Une tumeur est une néoformation nécessitant une multiplication cellulaire toujours active ; le support de la malignité des cancers est lié à leur aptitude à se disséminer dans l’organisme ; la capacité de survie est une nécessité pour les cellules tumorales. Toutes les voies de signalisation impliquées dans la prolifération et la différenciation, dans l’adhésion et la migration, dans la survie et la mort, pourront servir de support à des altérations oncogéniques.

Les voies de signalisation sont constituées de protéines interagissant les unes avec les autres en séquences ordonnées. Certaines de ces protéines ont des fonctions catalytiques (en particulier des phosphorylations et des déphosphorylations, assurées respectivement par des kinases et des phosphatases). Elles sont redondantes et interconnectées; il arrive qu’un message que l’on empêche d’aboutir en bloquant une voie donnée puisse quand même être transmis par l’intermédiaire d’une autre voie où en empruntant un chemin détourné. C’est là l’une des principales causes de la résistance aux thérapies ciblées, l’autre étant représentée par les mutations survenant au niveau des cibles thérapeutiques.
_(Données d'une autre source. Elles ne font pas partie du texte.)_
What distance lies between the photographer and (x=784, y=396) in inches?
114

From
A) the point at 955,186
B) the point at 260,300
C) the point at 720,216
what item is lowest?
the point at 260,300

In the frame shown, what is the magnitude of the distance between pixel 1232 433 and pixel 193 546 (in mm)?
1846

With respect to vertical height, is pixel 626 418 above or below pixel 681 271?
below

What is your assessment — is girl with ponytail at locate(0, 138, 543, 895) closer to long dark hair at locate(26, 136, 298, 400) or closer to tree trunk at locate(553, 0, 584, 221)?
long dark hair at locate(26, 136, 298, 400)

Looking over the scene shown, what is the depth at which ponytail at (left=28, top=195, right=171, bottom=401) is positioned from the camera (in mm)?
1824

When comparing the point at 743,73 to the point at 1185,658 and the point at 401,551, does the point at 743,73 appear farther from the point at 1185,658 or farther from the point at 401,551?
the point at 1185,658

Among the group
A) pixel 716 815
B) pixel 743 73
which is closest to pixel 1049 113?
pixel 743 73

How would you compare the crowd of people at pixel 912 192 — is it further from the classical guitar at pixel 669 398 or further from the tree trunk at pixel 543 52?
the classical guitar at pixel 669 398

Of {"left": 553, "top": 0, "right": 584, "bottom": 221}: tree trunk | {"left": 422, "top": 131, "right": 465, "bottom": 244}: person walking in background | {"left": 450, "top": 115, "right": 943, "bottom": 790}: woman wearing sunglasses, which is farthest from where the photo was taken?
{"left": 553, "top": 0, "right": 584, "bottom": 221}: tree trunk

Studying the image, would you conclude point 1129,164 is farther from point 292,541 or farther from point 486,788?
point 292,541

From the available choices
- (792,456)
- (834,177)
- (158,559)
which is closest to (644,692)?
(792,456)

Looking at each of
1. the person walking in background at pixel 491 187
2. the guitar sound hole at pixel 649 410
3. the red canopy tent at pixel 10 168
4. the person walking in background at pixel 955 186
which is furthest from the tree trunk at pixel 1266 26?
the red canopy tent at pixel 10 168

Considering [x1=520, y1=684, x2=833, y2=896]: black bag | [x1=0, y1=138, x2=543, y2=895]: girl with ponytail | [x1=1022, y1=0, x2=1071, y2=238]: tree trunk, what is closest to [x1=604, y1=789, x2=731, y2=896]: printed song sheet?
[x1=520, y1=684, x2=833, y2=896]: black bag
Ce circuit complexe est résumé

dans la figure 5, ainsi on peut dire que le cancer est principalement une maladie de la signalisation cellulaire.
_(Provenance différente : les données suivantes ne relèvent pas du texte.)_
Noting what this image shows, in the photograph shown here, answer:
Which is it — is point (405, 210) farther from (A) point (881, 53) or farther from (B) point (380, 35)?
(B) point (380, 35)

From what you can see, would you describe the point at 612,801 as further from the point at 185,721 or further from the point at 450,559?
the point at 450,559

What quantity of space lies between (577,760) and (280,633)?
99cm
Figure-5 : signalisation cellulaire et cancer, les gènes reconnus pour être altérés dans les cellules cancéreuses sont marqués en rouge (hanahan and weinberg 2000).

4-3 Le microenvironnement tumoral:

Longtemps limitée au domaine de l’immunologie, l’étude du microenvironnement tumoral prend aujourd’hui en considération les différents éléments entourant la cellule tumorale et les interactions structurales et fonctionnelles entre ces partenaires. Le microenvironnement « normal » est complexe et dynamique. Sa composante cellulaire englobe toutes les cellules avoisinantes : les cellules adjacentes appartenant au même tissu et les cellules résidant dans leur environnement direct (fibroblastes, cellules vasculaires, cellules dendritiques, cellules du système immunitaire, etc.). Ces cellules baignent dans la matrice extracellulaire (MEC), qui est un élément déterminant du microenvironnement. C’est en interagissant avec les composants de la MEC que la cellule peut s’ancrer à une localisation particulière ou au contraire, migrer et se déplacer. Le microenvironnement des cellules tumorales est connu sous le nom de stroma tumoral (Figure 6).

Figure-6 : Les cellules du microenvironnement (adaptée de Hanahan and Weinberg, 2011).

Il diffère « normal » par la composition biochimique de la MEC et surtout par le fait que les populations cellulaires du stroma (fibroblastes, cellules endothéliales, cellules immunes, etc.), bien que non transformées, sont subverties et contrôlées par les cellules tumorales pour répondre à leurs propres besoins. En particulier, les fibroblastes peuvent être activés par des facteurs de croissance tels que le TGFß (transforming growth factor ß), des chimiokines telles que MCP1 (monocyte chemotactic protein 1) et/ou des protéases dégradant la MEC, ce qui conduit à une augmentation de leur potentiel de prolifération et à une sécrétion accrue de protéines de la MEC comme les collagènes de type I, la ténascine C et la fibronectine. Ces fibroblastes activés sont appelés CAF, pour « fibroblastes associés aux cancers » (cancer-associated fibroblasts). Les deux processus, cancérisation et perturbation du microenvironnement, sont intimement liés : l’un participant au développement et au maintien de l’autre, et vice versa.